I have a strange problem, aren't they all! I have a DFS root \domain\files\vms, it has a single target on a different server than the namespace.
I can copy a test file set from the target directly via \server\vms$\testfiles and all is well, the files copy fine. I have repeated these tests many times.
If I try and copy the files from the dfs root I get big pauses in the network traffic, about 50 seconds every couple of minutes, all the traffic just stops for the copy. If I start another copy between the same two machines during this pause, it starts copying fine, so I know it's not an issue with the disks on the server.
Every once in a while the copy will fail, no errors, the progress bar will just zip all the way to 100% and the copy dialog will close. Checking the target folder show that the copy is incomplete.
I've moved the LUN to another server and had the same problem.

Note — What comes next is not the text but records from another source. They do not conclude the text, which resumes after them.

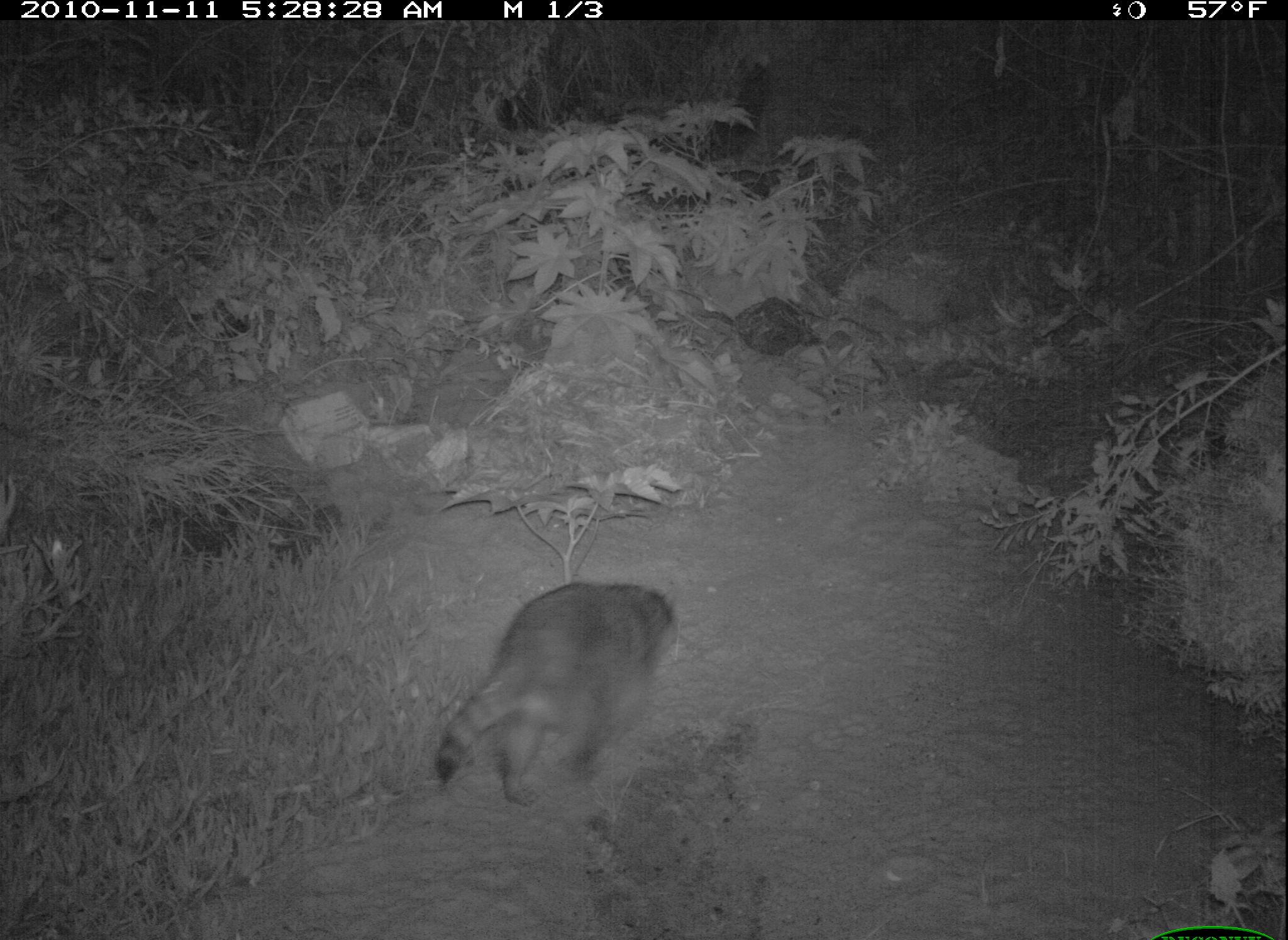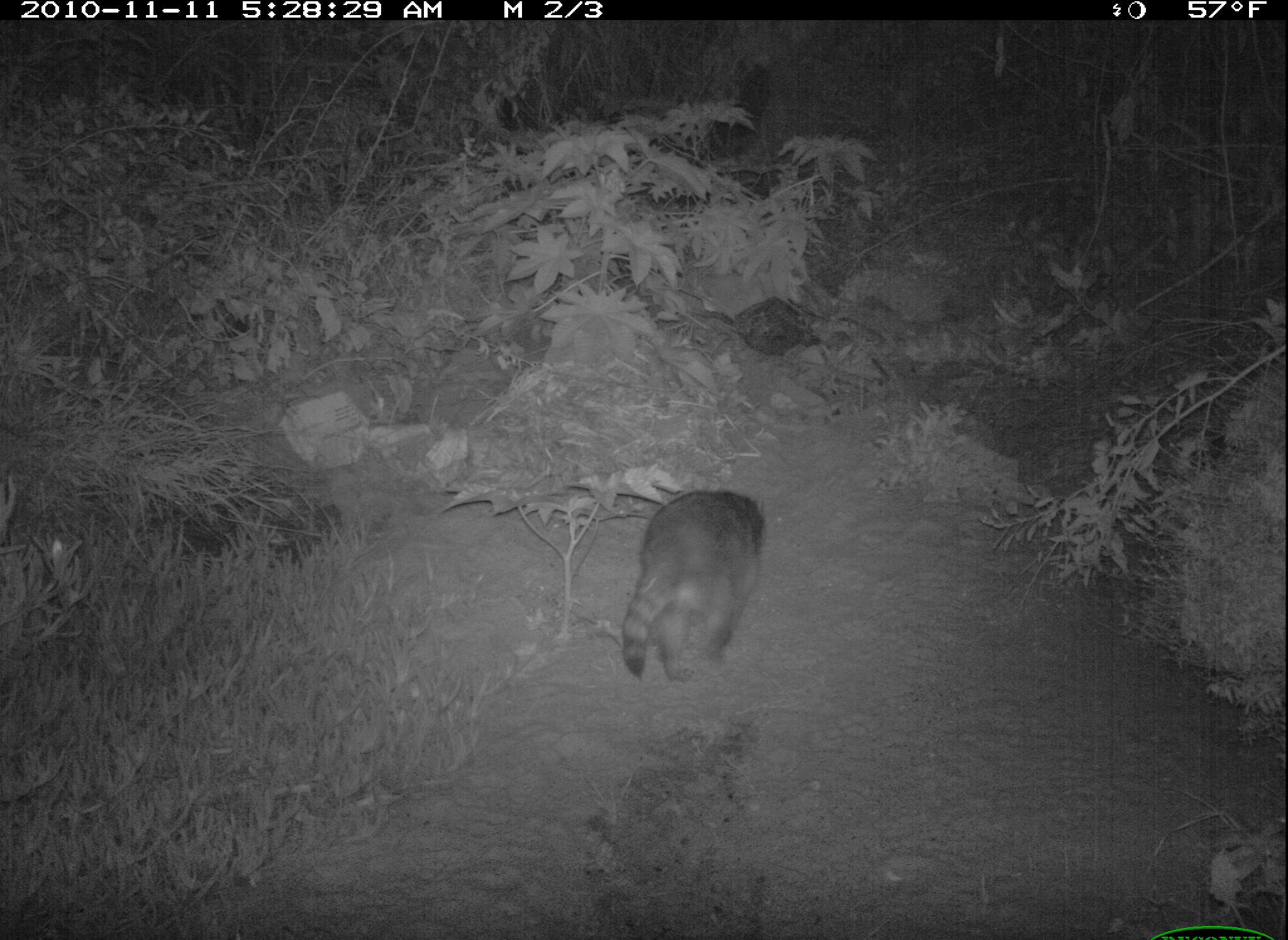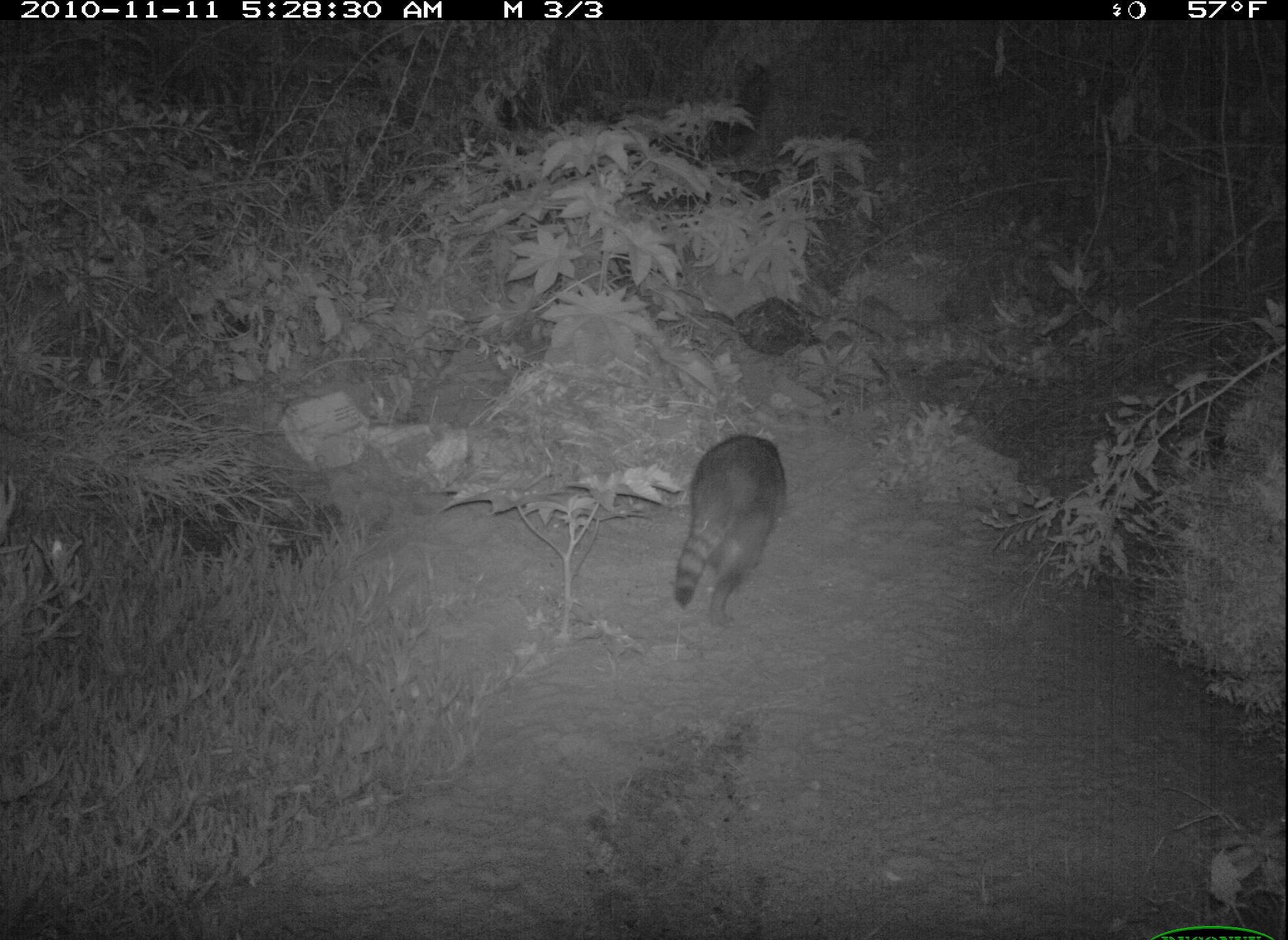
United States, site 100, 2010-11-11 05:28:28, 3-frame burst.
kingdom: Animalia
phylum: Chordata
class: Mammalia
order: Carnivora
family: Procyonidae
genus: Procyon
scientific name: Procyon lotor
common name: raccoon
Raccoon (Procyon lotor).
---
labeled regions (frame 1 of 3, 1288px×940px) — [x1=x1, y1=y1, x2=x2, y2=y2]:
raccoon: [x1=425, y1=569, x2=691, y2=823]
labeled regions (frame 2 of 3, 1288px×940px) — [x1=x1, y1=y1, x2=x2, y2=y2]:
raccoon: [x1=612, y1=485, x2=773, y2=691]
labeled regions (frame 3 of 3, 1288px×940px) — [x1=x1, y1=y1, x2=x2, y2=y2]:
raccoon: [x1=655, y1=422, x2=794, y2=633]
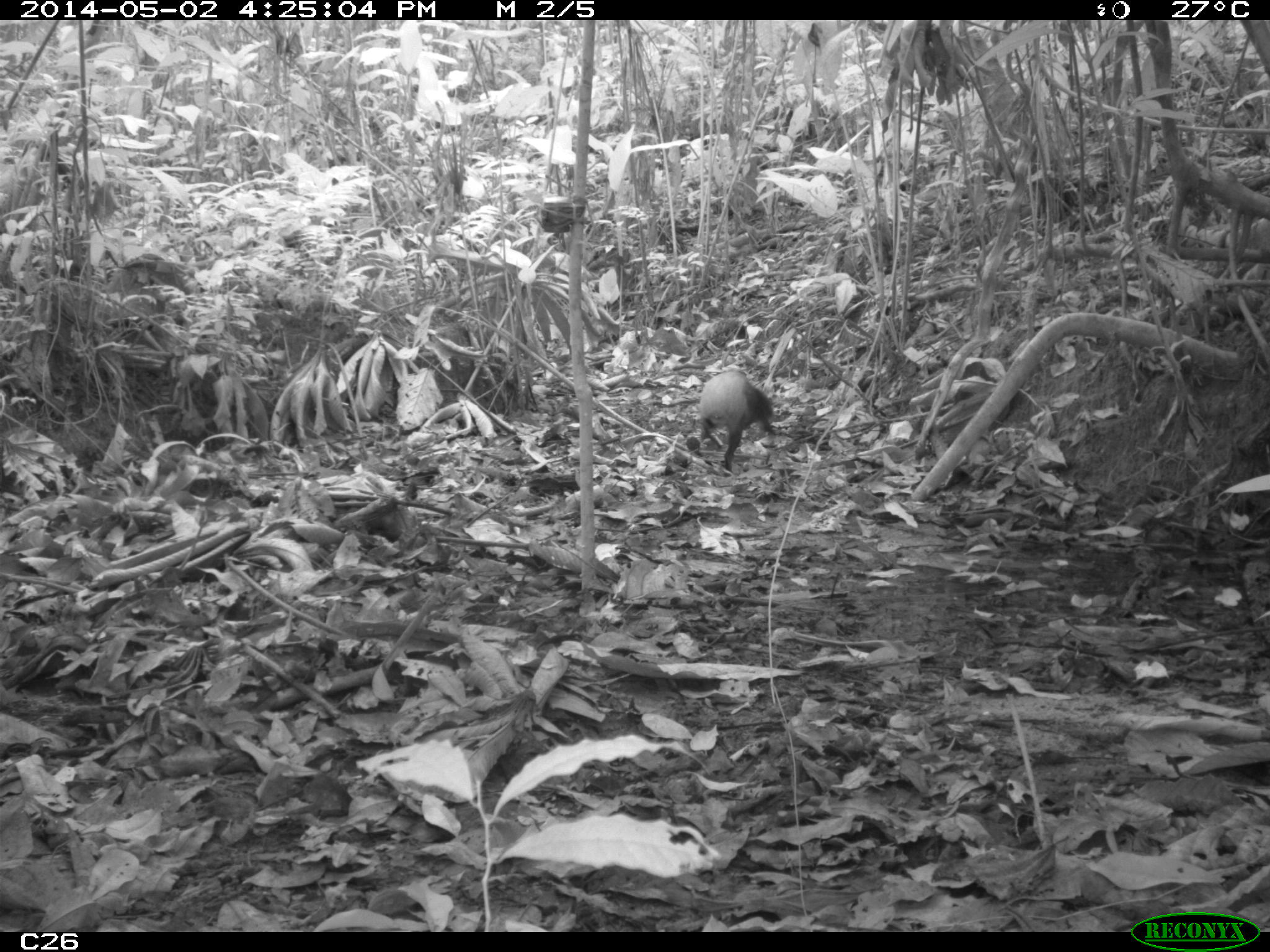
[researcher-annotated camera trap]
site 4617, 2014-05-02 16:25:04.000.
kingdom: Animalia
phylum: Chordata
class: Mammalia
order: Rodentia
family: Dasyproctidae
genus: Dasyprocta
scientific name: Dasyprocta leporina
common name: red-rumped agouti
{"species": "Dasyprocta leporina (red-rumped agouti)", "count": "1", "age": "adult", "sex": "male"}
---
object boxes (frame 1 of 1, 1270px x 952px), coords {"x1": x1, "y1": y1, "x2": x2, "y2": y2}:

The servers are all 2008 R2, the clients are Vista x64, Windows7 x64 and 2008 R2, all have the same problem.
Anyone got any ideas?
Cheers,
Stephen
More Information:
I've been running a NetMon trace on the connection when the file copy fails and what seems to be standing out is that when opening a file that the copy completes on the SMB command looks like this:
SMB2: C CREATE (0x5), Name=Training\PDC2008\BB34 Live Services Notifications, Awareness, and Communications.wmv@#422082, Context=DHnQ, Context=MxAc, Context=QFid, Context=RqLs, Mid = 245376 SMB2: R CREATE (0x5), Context=MxAc, Context=RqLs, Context=DHnQ, Context=QFid, FID=0xFFFFFFFF00000015, Mid = 245376
But for the last file when the copy dialog closes looks like this:
SMB2: C CREATE (0x5), Name=gt\files\Media\Training\PDC2008\BB36 FAST Building Search-Driven Portals with Microsoft Office SharePoint Server 2007 and Microsoft Silverlight.wmv@#859374, Context=DHnQ, Context=MxAc, Context=QFid, Context=RqLs, Mid = 77 SMB2: R , Mid = 77 - NT Status: System - Error, Code = (58) STATUS_OBJECT_PATH_NOT_FOUND
The main difference seems to be in the name, one is relative to the open file share, the other has gained the gt\files\media prefix which is the name of the DFS target.
These failures are always preceded by logoff and back on of the SMB target.
Might have to bump this one to PSS.
As long as you have more than 1 root server, delete the problem DFS root server, check to ensure the folder and share were removed. Then, recreate that root so that it sets the share back up. The 50sec delay preceeded by logoff, I've experienced before with your exact related symptoms. I traced it down to 2 root servers that had their OS rebuilt, but the corresponding config in DFS was never cleared out and reconfigured for these 2 servers. Agreeing with Eric here, scrutinize the config and health of just the root link resolver servers.
-Greg
Any DFS events showing up in Event Viewer on the DFS server?
A shot in the dark, but are you running anti-malware software on the server/clients? If so, have you tried temporarily disabling any network-related features for the purpose of troubleshooting?
What are the root and link timeouts set to on your DFS namespace? You may want to experiment with lengthening them. This will make clients slower to pick up changes to the namespace. If your namespace is static, then it's fine for clients to run using cached referrals rather than checking with the namespace server for a fresh referral.
I ran into an issue with large delays when accessing file shares connected through DFS. We had a ton of stale (orphaned) DFS roots. Have you checked there yet?